Researchers could see that "she's running these two results against each other, but that may not be the way you want to do it," Lamb said.
Because of restrictions on the gift of the data, the sisters and their answers will remain anonymous, Lamb said: There is no way to tell which congregations the respondents were from, something that was key to Neal's work.
Documenting a time of change
In addition to the timing and the focus of the survey, another remarkable aspect is its scope: Of the 181,285 sisters in the United States in 1967, the survey went to all of the nearly 158,000 in active ministry, and 89 percent of the surveys were returned. A separate survey of contemplative sisters was conducted later.
Carol K. Coburn, a professor of religious studies and women's and gender studies at Avila University, said the response rate also shows the changes that were happening or had not yet taken place: Because the survey was a CMSW project, superiors likely told sisters to complete the surveys, and they did, even though it took hours to answer all 649 questions.
Mary L. Gautier, a senior research associate at the Center for Applied Research in the Apostolate at Georgetown University, called the data "a gold mine" for researchers.
"It was such a huge study. Today you could never get anybody to answer that many questions," Gautier said. "The response rate she got with a survey such as that is just unbelievable."
It was also the first time individual sisters had been asked their personal opinion, said Coburn, who has published and presented extensively on topic of American Catholic sisters.
"I have talked to sisters about this, and they were like, 'Oh, my gosh!' They had never been asked anything. It was a huge, huge shift," she said. "I'm sure it impacted their own sense of identity within their religious orders."
For example, Question 49 asked sisters if they agreed or disagreed with the statement: "I think that sisters who feel called to do so ought to be witnessing to Christ on the picket line and speaking out on controversial issues, as well as performing with professional competence among their lay peers in science labs, at conferences and on the speaker's platform."

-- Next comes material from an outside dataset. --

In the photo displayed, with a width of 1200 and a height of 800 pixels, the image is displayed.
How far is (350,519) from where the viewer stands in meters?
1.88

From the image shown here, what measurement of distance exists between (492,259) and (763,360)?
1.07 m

Question 81 asked if sisters agreed or disagreed with the statement: "I feel that one of the dangers of the traditional way obedience has been presented in religious communities is that sisters have not been formed to accept personal responsibility for their actions."
The impact of those questions has been debated over the years. According to an article about the conversion project in the Cushwa Center's newsletter, "History of Women Religious," critics say Neal and CMSW used leading questions not to measure sisters' willingness to change, but to promote a particular form of change and to urge discontent with convent life. Others, the article says, have said it was not Neal's or CMSW's intent to change sisters' attitudes, and Neal's methods were the best available at the time.
Providing congregations with this data was vital, Coburn said, because conversations about renewal within sisters' communities were difficult, at best.
"Conversations would go on for hours and hours and hours because it was so emotional," she said. "Once you start getting a group of people to open up and give personal responses and be able to disagree and debate what had not been debatable before that time, that is a scary experience for some people."
The breadth of the study provides a unique look into sisters' lives and attitudes in the late 1960s, Gautier said, which allows for comparisons to modern religious life not available before.
"It gives us a window into how things have changed in the last half-century," Gautier said. "It's kind of like pulling up a time capsule or finding a steamer chest in your attic that your ancestors brought over from the old country."
Gautier said it's too soon to know what analysis will be done on the data, but she expects it to influence research for the next several years.
"We haven't even gotten into it yet — we're still exclaiming over the possibilities," she said. "This is a tremendous gift."